CASA DEL COMBATTENTE, VERTICE TRA COMUNE E ASSOCIAZIONI: “SI LAVORA A UNA SOLUZIONE CONDIVISA”

Casa del Combattente, il Comune lavora a una soluzione condivisa con le associazioni combattentistiche e d’arma

Questa mattina il sindaco di Latina, Matilde Celentano, insieme all’assessore all’Urbanistica Annalisa Muzio e al presidente della Fondazione Latina 2032 Vincenzo Zaccheo, ha incontrato il presidente dell’Associazione Nazionale Marinai d’Italia di Latina Massimo Porcelli, i rappresentanti delle associazioni combattentistiche e d’arma del territorio e il loro consulente Lorenzo Mangiapelo.

Al centro dell’incontro la situazione della Casa del Combattente di Piazza San Marco, storico edificio di fondazione che ospita le sedi delle associazioni combattentistiche e d’arma cittadine. Particolare attenzione è stata dedicata alla vicenda della sezione provinciale e locale dell’Associazione Nazionale Bersaglieri, che nei giorni scorsi ha lasciato i locali della struttura a causa dell’impossibilità di sostenere i costi richiesti per gli interventi di manutenzione dell’immobile. Il sindaco Celentano ha voluto rassicurare l’ANMI e tutte le associazioni firmatarie della richiesta di incontro ribadendo la piena volontà dell’amministrazione comunale di individuare una soluzione concreta e strutturata per salvaguardare presìdi culturali, storici e identitari fondamentali per la memoria collettiva della città.

“In virtù del protocollo ‘Piano città degli immobili pubblici’, sottoscritto tra Comune di Latina e Agenzia del Demanio con l’obiettivo di valorizzare e riqualificare il patrimonio immobiliare pubblico attraverso un percorso condiviso — ha dichiarato il sindaco Matilde Celentano — è già stato avviato un confronto istituzionale con l’Agenzia del Demanio per individuare la soluzione più adeguata. Condividiamo l’amarezza dell’Associazione Bersaglieri, che ha dovuto lasciare la Casa del Combattente, e riteniamo fondamentale preservare il ruolo che le associazioni combattentistiche e d’arma hanno avuto e continuano ad avere nella nostra comunità. Custodiscono la memoria storica, i valori fondanti e l’identità cittadina sin dai primi anni della nascita della nostra città. In vista del Centenario della città, il loro patrimonio umano, culturale e simbolico merita attenzione e tutela”.

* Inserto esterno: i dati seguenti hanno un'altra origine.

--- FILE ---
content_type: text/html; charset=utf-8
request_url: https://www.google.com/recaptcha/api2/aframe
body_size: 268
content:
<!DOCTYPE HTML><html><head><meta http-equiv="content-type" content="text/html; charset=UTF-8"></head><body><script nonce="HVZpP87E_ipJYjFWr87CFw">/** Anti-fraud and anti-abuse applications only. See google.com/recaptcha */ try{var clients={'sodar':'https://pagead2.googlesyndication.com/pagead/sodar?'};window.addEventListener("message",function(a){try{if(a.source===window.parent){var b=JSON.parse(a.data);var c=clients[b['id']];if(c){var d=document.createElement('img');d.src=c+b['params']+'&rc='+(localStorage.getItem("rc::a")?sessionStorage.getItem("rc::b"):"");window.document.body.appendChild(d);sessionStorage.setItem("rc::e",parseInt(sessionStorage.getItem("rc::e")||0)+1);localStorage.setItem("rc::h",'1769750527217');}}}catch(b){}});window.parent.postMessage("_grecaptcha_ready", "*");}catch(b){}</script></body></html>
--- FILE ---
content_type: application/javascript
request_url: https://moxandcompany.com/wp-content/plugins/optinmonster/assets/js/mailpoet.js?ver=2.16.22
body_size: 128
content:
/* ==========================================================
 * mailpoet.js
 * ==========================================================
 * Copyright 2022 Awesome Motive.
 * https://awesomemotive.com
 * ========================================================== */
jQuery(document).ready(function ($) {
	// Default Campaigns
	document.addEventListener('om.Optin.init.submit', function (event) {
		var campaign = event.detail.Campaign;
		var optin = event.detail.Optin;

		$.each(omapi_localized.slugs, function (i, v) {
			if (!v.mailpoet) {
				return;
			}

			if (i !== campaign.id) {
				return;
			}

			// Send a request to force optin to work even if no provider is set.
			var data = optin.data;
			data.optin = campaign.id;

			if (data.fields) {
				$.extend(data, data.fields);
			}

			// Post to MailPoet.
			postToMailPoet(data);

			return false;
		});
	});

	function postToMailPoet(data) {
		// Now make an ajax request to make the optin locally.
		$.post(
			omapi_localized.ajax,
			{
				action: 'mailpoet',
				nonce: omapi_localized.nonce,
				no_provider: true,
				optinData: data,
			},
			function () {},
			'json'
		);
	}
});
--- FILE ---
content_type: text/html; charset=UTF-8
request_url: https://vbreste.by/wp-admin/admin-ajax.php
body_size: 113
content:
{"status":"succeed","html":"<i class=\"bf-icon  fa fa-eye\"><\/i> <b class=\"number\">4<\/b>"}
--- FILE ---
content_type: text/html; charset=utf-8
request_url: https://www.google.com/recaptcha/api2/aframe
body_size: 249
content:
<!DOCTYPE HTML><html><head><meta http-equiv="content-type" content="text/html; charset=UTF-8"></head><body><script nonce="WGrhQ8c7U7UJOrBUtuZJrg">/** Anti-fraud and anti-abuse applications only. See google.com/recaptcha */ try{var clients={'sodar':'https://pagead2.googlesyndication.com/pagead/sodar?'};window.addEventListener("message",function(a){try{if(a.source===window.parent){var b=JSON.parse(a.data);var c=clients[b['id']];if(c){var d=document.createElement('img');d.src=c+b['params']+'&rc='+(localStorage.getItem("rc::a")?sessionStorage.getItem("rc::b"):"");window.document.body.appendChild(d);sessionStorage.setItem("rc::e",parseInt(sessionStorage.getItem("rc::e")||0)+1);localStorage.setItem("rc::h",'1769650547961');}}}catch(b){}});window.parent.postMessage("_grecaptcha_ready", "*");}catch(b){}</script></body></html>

Il Sindaco ha inoltre ringraziato il presidente della Fondazione Latina 2032, Vincenzo Zaccheo, “per la piena disponibilità manifestata nel collaborare al percorso avviato dall’amministrazione comunale, sottolineando l’importanza di valorizzare, soprattutto in vista del Centenario della città, i luoghi e le associazioni che rappresentano la storia e l’identità del territorio”.

“Da tempo è in corso un dialogo con l’Agenzia del Demanio per individuare una soluzione strutturale e condivisa per la Casa del Combattente – ha spiegato l’assessore all’Urbanistica Annalisa Muzio -. Diverse le ipotesi al vaglio, già illustrate questa mattina alle associazioni combattentistiche e d’arma, che saranno nuovamente aggiornate nei prossimi incontri. Ad oggi, l’ipotesi più concreta è quella del federalismo culturale, strumento che consente agli enti territoriali di richiedere allo Stato il trasferimento a titolo gratuito di immobili tutelati dal Codice dei Beni culturali e del Paesaggio, con l’obiettivo di valorizzarli a beneficio della collettività. Attraverso la convocazione di una conferenza dei servizi — ha aggiunto Muzio — questa soluzione potrebbe consentire l’acquisizione dell’immobile al patrimonio comunale, previa presentazione di un progetto di riqualificazione dell’edificio e del giardino. Anche grazie all’interesse manifestato dalla Fondazione Latina 2032 intendiamo percorrere questa strada, già oggetto di confronto con l’Agenzia del Demanio, per restituire alla Casa del Combattente la dignità che merita”.

“Si tratta di un percorso complesso – ha concluso la prima cittadina – che l’amministrazione comunale intende affrontare con determinazione, mantenendo costantemente aggiornate le associazioni combattentistiche e d’arma, che svolgono un ruolo fondamentale nella promozione della memoria storica e dei valori civili e patriottici della comunità”.